- Classification: Finished Work Pentecostal
- Origin: 1924

= Pentecostal Church of New Zealand =

The Pentecostal Church of New Zealand (PCNZ) was a Finished Work Pentecostal denomination established in 1924 that was the first attempt at organizing the Pentecostal movement in New Zealand. After a series of splits, the church disbanded in 1952.

The roots of Pentecostalism in New Zealand are in late 19th-century revivalism, which emphasized personal experience and divine healing. However, Classical Pentecostalism emerged only in the 1920s, largely as the result of British evangelist Smith Wigglesworth's healing campaigns in the country, first in 1922 and then in 1923–1924. The Pentecostal Church of New Zealand was formed with the help of American evangelist A. C. Valdez in 1924 to preserve and organize the results of the Wigglesworth campaigns.

By 1926, conflict within the church, particularly over governance, began a process of fragmentation. Some congregations left the PCNZ and affiliated with the Assemblies of God. In 1932, the arrival of the British-based Apostolic Church in New Zealand led to a loss of disaffected PCNZ members. The Pentecostal Church also had to compete with other Pentecostal groups, such as A. H. Dallimore's Revival Fire churches and the New Zealand counterpart to the Australian-based Christian Revival Crusade.
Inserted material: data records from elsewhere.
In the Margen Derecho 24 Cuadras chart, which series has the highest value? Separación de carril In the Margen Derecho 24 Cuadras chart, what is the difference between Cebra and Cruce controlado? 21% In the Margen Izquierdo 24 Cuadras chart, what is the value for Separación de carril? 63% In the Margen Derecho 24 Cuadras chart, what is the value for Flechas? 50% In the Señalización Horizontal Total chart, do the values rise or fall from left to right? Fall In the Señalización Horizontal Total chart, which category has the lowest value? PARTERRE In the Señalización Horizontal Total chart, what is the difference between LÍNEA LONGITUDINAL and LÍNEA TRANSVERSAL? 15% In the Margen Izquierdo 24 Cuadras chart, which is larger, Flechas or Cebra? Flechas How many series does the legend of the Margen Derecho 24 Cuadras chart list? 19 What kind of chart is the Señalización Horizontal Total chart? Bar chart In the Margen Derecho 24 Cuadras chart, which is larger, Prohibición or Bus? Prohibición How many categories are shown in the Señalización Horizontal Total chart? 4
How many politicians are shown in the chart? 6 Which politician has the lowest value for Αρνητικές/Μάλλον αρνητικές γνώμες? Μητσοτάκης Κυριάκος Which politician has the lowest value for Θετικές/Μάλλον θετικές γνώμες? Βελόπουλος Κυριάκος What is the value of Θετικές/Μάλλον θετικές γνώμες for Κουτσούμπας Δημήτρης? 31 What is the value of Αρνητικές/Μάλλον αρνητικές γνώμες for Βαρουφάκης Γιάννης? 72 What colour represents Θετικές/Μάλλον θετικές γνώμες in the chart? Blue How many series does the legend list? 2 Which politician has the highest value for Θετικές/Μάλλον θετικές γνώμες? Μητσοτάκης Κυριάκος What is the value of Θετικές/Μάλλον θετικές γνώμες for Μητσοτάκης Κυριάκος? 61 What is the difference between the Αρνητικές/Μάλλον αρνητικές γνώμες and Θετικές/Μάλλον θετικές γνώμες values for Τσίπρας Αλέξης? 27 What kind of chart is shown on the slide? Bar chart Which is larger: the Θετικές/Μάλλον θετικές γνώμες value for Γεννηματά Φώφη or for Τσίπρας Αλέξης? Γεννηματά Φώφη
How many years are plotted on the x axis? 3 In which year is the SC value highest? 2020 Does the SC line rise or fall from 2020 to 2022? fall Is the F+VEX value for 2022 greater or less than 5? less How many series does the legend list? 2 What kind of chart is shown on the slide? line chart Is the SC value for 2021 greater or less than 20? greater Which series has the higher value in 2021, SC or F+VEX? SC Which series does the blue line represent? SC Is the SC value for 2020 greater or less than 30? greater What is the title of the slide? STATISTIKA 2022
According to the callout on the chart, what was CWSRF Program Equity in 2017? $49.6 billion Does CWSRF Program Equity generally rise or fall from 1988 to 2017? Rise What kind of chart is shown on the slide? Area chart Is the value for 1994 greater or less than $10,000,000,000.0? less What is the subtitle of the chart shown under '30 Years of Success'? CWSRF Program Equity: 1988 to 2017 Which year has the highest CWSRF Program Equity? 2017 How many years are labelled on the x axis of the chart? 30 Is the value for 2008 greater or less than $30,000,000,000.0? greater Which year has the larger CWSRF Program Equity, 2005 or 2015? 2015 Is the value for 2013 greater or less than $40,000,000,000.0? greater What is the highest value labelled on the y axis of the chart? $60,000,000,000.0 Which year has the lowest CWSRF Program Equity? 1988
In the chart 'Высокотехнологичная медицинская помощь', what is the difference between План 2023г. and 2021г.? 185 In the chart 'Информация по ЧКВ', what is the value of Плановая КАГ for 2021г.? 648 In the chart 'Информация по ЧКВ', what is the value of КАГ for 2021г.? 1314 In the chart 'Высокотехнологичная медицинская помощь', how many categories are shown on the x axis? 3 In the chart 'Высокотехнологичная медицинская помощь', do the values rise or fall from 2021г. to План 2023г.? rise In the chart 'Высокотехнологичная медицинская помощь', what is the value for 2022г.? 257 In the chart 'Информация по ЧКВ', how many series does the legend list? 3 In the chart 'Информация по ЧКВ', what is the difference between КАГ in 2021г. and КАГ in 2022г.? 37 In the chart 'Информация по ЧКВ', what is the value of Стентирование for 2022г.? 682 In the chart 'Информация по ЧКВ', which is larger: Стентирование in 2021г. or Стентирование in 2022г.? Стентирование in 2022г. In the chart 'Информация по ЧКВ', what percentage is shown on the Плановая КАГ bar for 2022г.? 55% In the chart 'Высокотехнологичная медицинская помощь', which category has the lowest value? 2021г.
The Pentecostal Church split again in 1946 after three American pastors introduced baptism in the name of "Lord Jesus Christ" (rather than of the Father, Son and Holy Spirit). This was understood in a trinitarian sense and was not the same as the Unitarian baptism in Jesus' name. These American pastors led a breakaway group that became associated with the Latter Rain Movement and today is known as the New Life Churches. What remained of the Pentecostal Church in New Zealand disbanded in 1952 and affiliated with the Elim Pentecostal Church based in the United Kingdom. The Elim Church of New Zealand claims over 40 congregations. Remnants of the Pentecostal movement can be found all over New Zealand, churches like Harmony Church in Christchurch, holds pentecostal roots and values.